Hi, Line! On Feb 29, Line Bie Pedersen wrote:
I have some questions related to this project, foremost are of course what kind of enhancement are you looking for? Are you looking for an update of existing code? I looked at the existing code and it seems to be the old regex library written by Henry Spencer. I did not look into it in detail, so I have no clear idea of the changes needed to bring it up to speed. Or are you looking to upgrade with an existing library? Or perhaps a rewrite suited to your needs? I can't see if you use the regex library for anything but deciding simple acceptance, but this would probably be a big factor in deciding. I would be happy to look into all three suggestions, or even a fourth, if you prefer something else.
There're two answers to that.
The first one - on the level of requirements, I am very much looking for multi-byte support in the regex library. And REGEX_REPLACE() function would be nice too - users ask for it quite often.
How will the REGEX_REPLACE() function work?

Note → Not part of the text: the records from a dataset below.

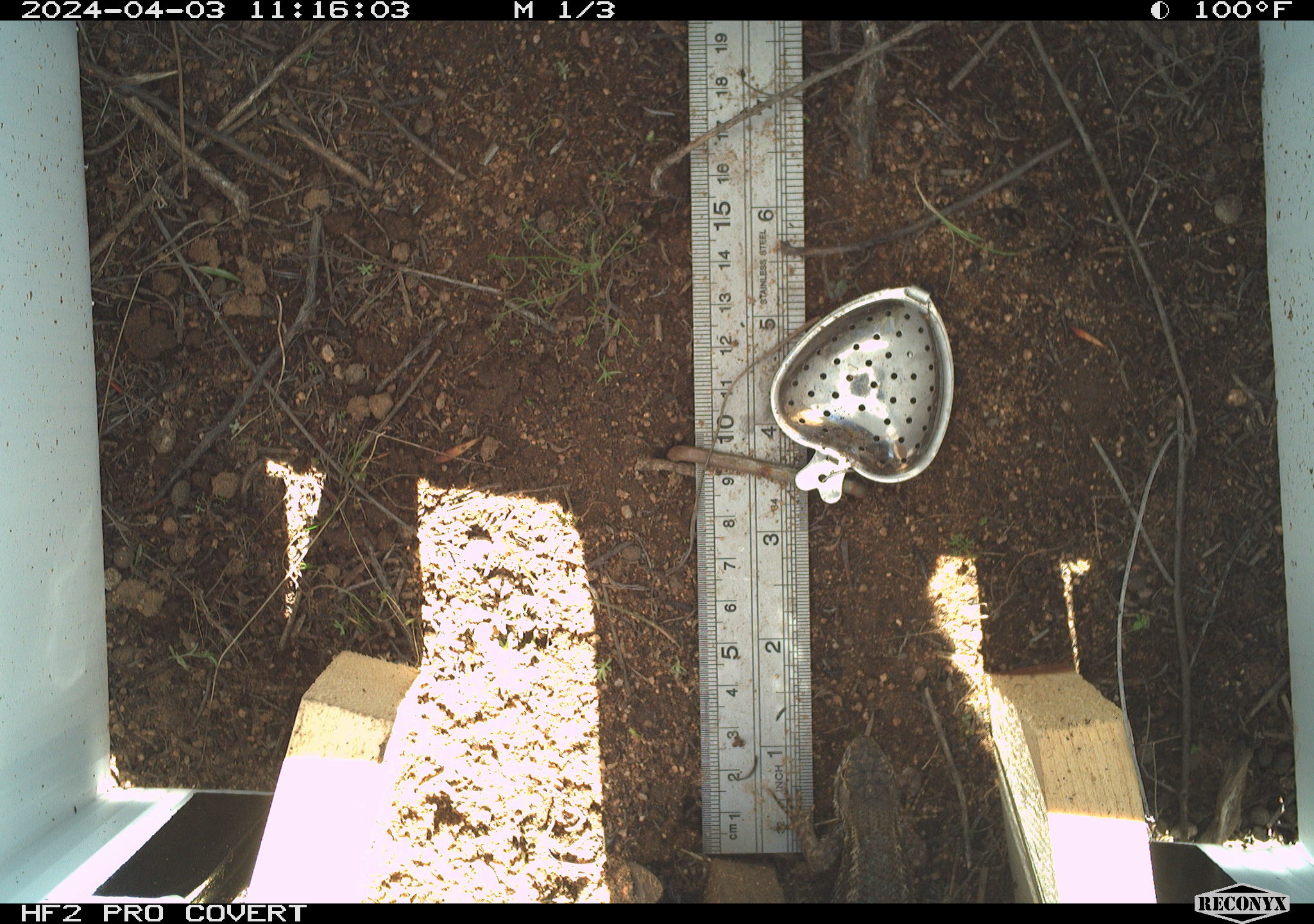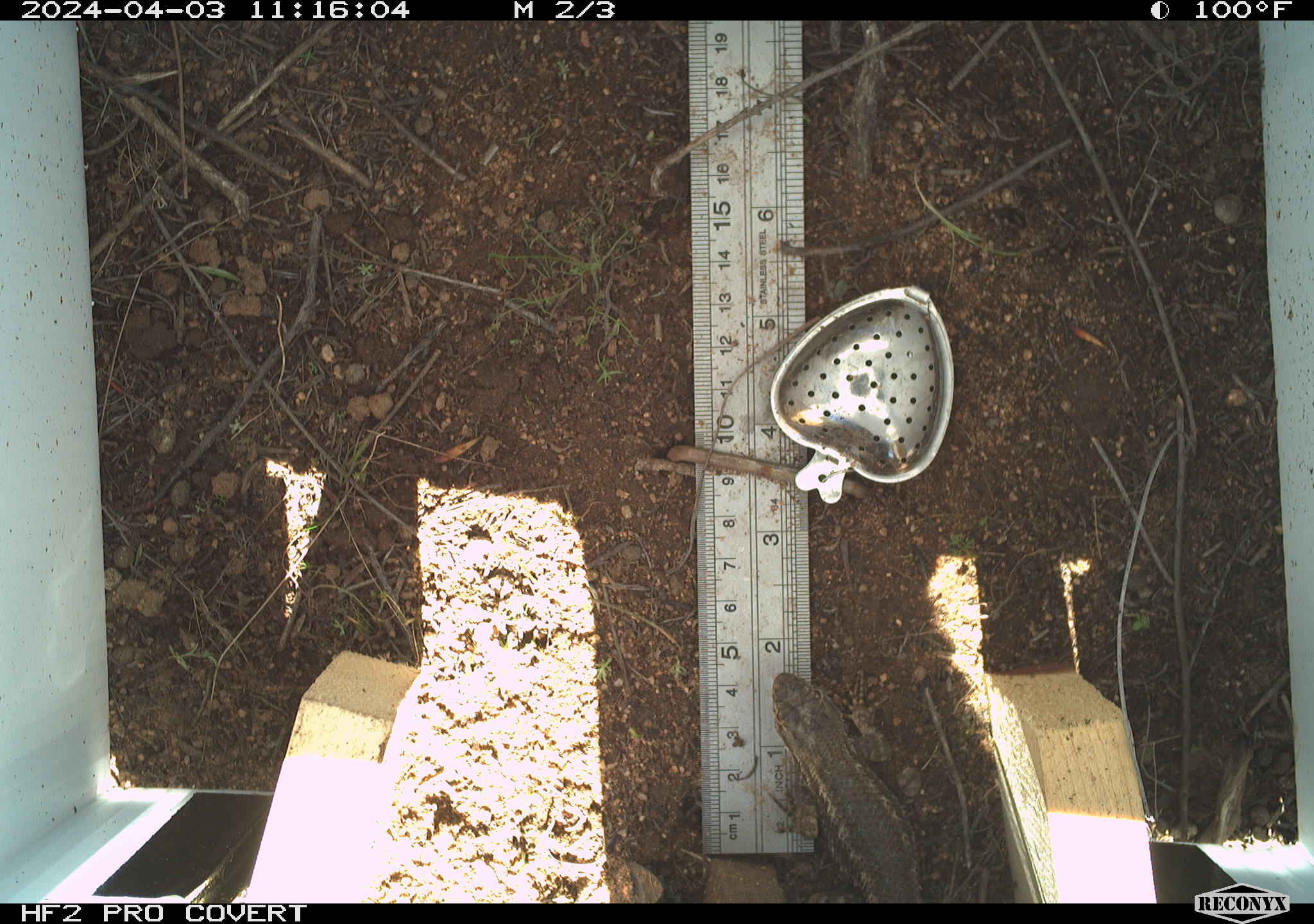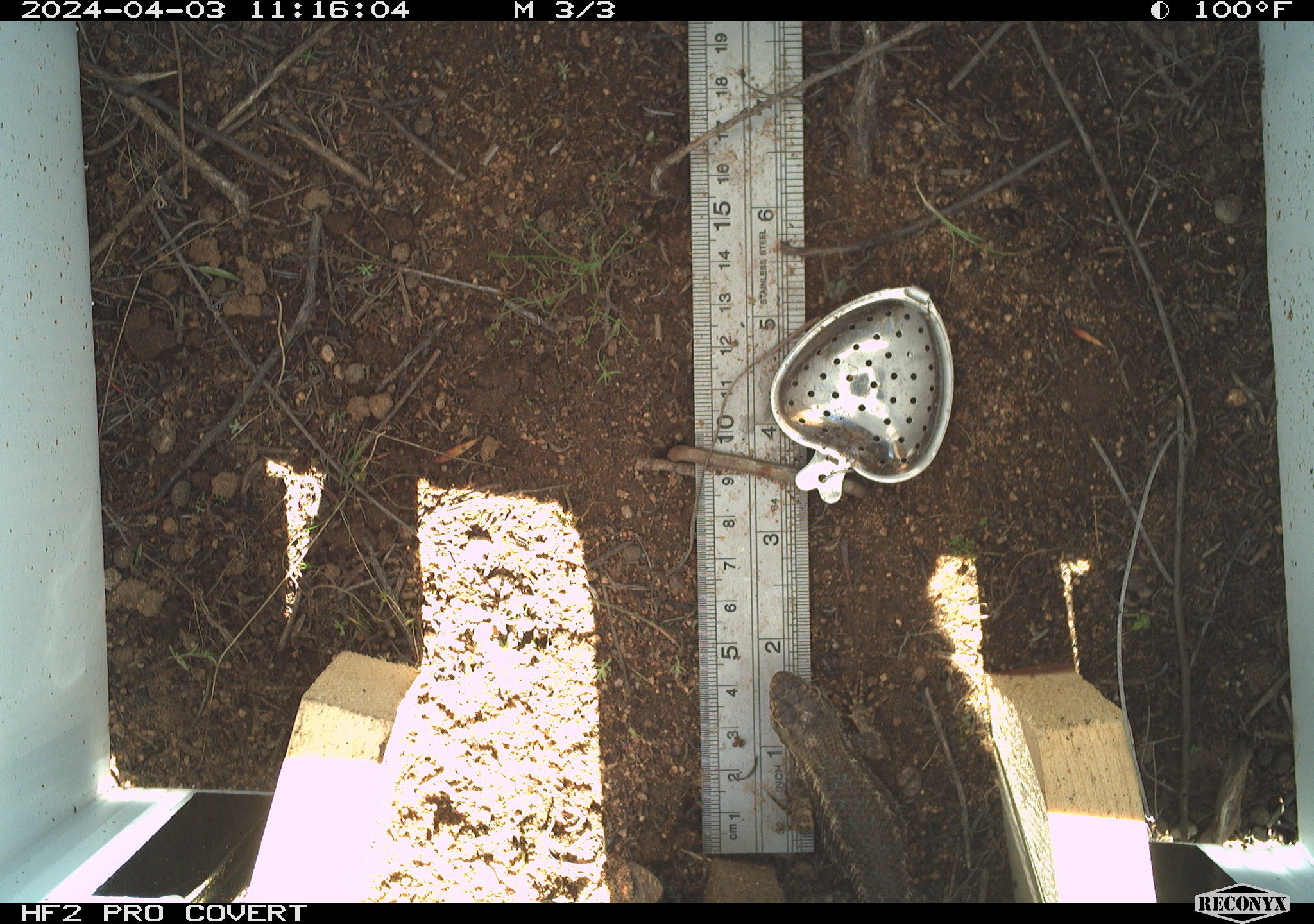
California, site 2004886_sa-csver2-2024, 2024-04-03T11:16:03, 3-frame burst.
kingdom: Animalia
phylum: Chordata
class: Reptilia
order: Squamata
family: Phrynosomatidae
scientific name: Phrynosomatidae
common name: north american spiny lizards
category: sceloporus/uta species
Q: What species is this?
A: Sceloporus/uta species (north american spiny lizards) (Phrynosomatidae).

Similar to any other regex replace. Something like REGEX_REPLACE(orig_str, regex_str, replace_str, [flags]) for example REGEX_REPLACE('3.1415926', '(1).', '\\1_', 'g') which would return 3.1_1_926
The second answer - I thought that the simple way of getting multi-byte support, would be to remove Henry Spencer library, and put some modern regex implementation instead. That could be relatively easy to do for any undegraduate student with little experience - this task was one of ideas we had for Google Summer of Code.
Agree, this is the simple solution. Did you already have a library picked out? Are there any requirements to license and language? Would it be useful if you could limit the amount of memory the library can use?
No, I didn't. I would ask a student to compile a list of libraries and suggest which one we should use. If I were doing it myself, I'd start looking from PCRE, but I didn't "pick it up", becase I didn't really consider the alternatives yet. GPL will not do. LGPL is fine, BSD, MIT - fine too. Language - C or C++. And it should allow concurrent multi-threaded use. Yes, it would be a very useful feature. Otherwise a low-privileged user may consume an arbitrary amount of memory and DoS the system.
Now, with your experience, you may prefer to do something else - not replace the library, but rewrite it, or extend, whatever. I'm fine either way. It's only important that the result works with multi-byte character sets (ideally - our character set code), and that it can support Henry Spencer regex syntax.
What I would really like to do, is rewrite the thing! However, I do not have an unlimited amount of time for this project. I'll look into Henry Spencers old library and let you know what I decide to do.
Great! Thank you very much! Regards, Sergei